Stitch is a tool designed to create front-end designs for web and mobile applications, automatically generating the necessary UI elements and code. Users can create app interfaces with just a few words or even an image, and the tool provides the corresponding HTML and CSS markup. Stitch operates using Google’s Gemini 2.5 Pro and Gemini 2.5 Flash AI models, allowing users to choose between these options.
Stitch is one of the rapidly growing tools in the vibe coding market—programming using AI code-generating models. The market also includes other startups like Cursor’s Anysphere, Cognition, and Windsurf, as well as services like OpenAI’s Codex and Microsoft’s GitHub Copilot updates. While Stitch offers somewhat limited functionality compared to other vibe coding products, it supports direct export to Figma and allows further editing in an IDE. Users can also customize the generated design elements as they wish.

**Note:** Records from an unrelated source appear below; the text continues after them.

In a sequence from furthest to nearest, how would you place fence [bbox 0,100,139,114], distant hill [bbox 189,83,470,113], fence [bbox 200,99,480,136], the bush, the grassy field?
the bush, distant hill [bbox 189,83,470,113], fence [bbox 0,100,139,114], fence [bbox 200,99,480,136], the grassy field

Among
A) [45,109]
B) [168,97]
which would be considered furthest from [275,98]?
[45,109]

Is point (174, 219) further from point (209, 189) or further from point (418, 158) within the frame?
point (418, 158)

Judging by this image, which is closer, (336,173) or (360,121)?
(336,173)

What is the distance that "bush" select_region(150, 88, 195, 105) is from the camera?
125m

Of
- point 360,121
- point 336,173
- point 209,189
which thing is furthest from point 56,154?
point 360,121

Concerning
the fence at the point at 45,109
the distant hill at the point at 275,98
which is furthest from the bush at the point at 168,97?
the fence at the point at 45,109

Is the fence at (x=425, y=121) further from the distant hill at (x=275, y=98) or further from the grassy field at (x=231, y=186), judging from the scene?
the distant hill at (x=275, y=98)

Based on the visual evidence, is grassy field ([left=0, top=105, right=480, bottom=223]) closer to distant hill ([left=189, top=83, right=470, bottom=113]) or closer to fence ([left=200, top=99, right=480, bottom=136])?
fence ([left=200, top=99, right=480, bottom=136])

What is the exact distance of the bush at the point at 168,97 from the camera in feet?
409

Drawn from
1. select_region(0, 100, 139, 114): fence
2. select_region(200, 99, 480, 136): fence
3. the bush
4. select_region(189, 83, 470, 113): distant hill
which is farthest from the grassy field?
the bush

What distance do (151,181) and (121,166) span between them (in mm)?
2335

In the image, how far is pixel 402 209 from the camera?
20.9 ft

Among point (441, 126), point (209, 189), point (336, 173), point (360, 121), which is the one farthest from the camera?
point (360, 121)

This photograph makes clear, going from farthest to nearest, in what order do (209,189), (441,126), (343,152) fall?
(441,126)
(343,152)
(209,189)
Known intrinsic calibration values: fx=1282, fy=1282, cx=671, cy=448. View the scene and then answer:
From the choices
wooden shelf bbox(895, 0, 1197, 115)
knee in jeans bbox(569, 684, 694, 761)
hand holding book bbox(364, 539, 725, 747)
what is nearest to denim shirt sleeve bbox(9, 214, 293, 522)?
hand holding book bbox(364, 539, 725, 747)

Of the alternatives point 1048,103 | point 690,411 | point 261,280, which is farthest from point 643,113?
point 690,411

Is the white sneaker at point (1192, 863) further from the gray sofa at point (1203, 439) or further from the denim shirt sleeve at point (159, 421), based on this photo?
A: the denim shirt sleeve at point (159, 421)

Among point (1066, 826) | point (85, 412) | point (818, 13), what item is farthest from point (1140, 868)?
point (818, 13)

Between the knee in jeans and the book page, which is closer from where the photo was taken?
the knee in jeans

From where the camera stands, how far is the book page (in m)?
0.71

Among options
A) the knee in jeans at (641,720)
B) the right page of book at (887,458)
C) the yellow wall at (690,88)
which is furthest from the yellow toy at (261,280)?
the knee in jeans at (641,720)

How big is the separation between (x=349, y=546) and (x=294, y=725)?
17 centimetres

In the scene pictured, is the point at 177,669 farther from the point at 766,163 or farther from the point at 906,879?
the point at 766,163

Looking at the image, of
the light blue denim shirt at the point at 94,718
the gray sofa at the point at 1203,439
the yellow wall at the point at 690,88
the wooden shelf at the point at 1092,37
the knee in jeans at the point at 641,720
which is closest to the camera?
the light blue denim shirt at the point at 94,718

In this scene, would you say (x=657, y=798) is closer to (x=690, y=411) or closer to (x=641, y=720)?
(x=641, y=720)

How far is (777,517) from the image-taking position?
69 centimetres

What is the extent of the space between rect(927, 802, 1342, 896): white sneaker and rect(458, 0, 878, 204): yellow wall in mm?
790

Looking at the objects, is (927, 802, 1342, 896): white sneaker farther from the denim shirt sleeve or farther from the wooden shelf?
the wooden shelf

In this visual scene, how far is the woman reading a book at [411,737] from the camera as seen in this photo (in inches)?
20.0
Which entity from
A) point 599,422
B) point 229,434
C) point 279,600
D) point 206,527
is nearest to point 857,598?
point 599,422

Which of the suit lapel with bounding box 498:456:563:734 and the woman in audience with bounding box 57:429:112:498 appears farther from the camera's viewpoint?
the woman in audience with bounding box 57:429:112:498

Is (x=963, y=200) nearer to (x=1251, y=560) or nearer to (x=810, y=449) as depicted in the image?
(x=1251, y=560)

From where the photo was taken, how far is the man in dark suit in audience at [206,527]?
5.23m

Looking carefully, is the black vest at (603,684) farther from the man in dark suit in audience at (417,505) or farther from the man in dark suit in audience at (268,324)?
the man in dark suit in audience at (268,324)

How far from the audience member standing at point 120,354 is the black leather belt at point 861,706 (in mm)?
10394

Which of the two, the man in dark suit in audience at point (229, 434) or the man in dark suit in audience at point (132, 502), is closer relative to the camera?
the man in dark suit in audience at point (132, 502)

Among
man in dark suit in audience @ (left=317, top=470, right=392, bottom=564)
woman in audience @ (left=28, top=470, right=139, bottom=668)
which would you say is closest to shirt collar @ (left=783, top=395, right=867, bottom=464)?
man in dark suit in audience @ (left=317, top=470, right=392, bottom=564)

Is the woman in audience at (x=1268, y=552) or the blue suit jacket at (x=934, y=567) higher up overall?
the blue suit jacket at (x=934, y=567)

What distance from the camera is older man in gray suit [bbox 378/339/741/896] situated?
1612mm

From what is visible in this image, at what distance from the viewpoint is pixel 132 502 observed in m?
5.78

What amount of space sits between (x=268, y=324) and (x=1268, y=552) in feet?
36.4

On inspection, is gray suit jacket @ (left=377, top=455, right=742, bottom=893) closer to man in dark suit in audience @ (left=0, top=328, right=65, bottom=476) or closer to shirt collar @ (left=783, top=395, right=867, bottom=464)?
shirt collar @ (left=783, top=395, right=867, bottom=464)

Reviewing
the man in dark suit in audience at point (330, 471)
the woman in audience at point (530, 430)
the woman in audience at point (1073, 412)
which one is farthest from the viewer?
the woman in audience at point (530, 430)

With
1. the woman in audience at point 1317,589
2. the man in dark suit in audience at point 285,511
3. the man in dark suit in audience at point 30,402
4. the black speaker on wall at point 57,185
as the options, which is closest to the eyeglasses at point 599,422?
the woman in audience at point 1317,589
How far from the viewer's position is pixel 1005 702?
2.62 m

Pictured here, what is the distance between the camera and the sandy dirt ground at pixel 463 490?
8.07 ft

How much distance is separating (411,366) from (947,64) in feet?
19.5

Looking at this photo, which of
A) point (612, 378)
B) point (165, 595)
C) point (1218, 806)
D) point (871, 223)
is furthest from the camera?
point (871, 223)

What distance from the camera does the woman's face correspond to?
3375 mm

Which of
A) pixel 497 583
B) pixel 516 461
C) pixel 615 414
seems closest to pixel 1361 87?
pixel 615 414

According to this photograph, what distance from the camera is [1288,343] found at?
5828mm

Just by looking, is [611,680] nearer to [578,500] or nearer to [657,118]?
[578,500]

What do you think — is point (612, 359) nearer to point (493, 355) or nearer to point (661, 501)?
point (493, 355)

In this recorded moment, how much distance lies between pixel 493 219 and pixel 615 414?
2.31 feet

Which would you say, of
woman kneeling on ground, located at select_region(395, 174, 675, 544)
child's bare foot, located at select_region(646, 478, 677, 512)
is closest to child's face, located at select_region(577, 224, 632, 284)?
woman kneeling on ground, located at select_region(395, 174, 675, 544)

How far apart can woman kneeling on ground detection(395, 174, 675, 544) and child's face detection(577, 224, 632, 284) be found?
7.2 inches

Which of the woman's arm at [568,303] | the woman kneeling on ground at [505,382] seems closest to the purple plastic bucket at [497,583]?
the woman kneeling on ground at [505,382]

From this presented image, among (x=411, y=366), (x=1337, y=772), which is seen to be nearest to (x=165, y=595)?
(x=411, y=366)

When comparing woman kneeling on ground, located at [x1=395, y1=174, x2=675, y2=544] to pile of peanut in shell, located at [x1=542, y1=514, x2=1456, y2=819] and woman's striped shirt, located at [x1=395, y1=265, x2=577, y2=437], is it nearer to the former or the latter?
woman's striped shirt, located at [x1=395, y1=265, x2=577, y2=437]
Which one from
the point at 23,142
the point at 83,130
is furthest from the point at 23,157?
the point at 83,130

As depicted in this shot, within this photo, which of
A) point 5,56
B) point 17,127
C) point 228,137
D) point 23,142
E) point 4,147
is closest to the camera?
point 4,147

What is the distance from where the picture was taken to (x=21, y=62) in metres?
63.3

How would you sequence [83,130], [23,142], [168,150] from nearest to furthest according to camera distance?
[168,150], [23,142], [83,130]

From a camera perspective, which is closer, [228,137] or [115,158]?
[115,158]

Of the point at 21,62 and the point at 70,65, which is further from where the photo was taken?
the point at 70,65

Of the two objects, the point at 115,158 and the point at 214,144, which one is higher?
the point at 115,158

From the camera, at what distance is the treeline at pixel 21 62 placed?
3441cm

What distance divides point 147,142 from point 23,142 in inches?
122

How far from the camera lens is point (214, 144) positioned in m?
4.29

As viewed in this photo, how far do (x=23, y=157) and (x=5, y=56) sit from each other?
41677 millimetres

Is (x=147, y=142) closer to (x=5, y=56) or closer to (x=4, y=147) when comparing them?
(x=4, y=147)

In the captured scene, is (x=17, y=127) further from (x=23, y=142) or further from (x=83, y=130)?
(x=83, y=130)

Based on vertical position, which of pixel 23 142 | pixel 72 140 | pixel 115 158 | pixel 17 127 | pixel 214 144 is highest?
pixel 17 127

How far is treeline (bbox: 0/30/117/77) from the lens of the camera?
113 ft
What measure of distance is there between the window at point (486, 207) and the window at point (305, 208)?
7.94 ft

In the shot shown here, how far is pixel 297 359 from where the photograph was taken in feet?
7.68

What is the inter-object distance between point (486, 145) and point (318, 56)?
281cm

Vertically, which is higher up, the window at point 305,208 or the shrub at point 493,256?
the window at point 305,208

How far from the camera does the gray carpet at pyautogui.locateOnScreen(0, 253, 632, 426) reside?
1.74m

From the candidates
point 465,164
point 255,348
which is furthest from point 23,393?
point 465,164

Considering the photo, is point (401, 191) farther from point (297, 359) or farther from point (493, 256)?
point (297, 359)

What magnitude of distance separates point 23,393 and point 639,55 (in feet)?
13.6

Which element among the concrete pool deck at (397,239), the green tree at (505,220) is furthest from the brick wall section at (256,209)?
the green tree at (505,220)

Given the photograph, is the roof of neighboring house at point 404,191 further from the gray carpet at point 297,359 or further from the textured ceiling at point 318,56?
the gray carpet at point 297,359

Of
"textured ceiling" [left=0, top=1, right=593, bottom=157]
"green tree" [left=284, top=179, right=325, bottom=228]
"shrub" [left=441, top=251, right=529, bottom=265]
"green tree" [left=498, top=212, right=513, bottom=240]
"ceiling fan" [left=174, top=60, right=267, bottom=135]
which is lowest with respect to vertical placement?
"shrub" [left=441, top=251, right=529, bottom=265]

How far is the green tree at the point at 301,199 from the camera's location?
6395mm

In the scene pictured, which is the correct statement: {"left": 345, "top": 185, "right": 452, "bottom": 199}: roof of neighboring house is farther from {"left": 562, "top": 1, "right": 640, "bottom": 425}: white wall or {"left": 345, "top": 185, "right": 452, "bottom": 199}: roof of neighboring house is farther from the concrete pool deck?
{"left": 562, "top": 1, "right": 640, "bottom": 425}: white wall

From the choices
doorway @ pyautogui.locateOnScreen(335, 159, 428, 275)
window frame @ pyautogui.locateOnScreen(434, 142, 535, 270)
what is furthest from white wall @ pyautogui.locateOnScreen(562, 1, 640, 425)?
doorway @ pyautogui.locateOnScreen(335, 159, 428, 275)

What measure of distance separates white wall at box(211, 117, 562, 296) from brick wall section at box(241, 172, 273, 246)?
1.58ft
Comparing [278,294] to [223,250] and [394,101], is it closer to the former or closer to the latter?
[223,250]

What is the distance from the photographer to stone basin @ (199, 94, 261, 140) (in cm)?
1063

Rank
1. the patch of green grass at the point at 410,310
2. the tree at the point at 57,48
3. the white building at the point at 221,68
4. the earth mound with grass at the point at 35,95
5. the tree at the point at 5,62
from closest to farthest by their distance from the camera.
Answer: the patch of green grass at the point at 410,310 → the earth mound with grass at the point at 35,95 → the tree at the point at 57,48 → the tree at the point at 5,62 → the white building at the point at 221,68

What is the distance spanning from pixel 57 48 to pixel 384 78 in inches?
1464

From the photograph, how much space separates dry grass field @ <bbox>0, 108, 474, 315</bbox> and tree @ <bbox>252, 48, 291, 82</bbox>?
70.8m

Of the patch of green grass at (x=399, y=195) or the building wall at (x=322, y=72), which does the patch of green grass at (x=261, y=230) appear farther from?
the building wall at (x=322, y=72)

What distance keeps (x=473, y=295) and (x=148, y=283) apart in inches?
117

In a demo shared by Google product manager Kathy Korevec with TechCrunch, Stitch was shown helping create a mobile app UI for book lovers and a web dashboard for beekeeping management. Stitch primarily aims to simplify the initial design phase and enable users to move on to more advanced programming and design tasks.
Google plans to add a feature soon that will allow users to take screenshots of UI elements, make changes, and annotate them directly. However, Stitch is not intended to replace full-featured design platforms like Figma or Adobe XD. Additionally, Google has expanded access to its AI agent Jules, now in public beta, which assists developers in debugging code, understanding complex programming, creating GitHub pull requests, and managing coding tasks.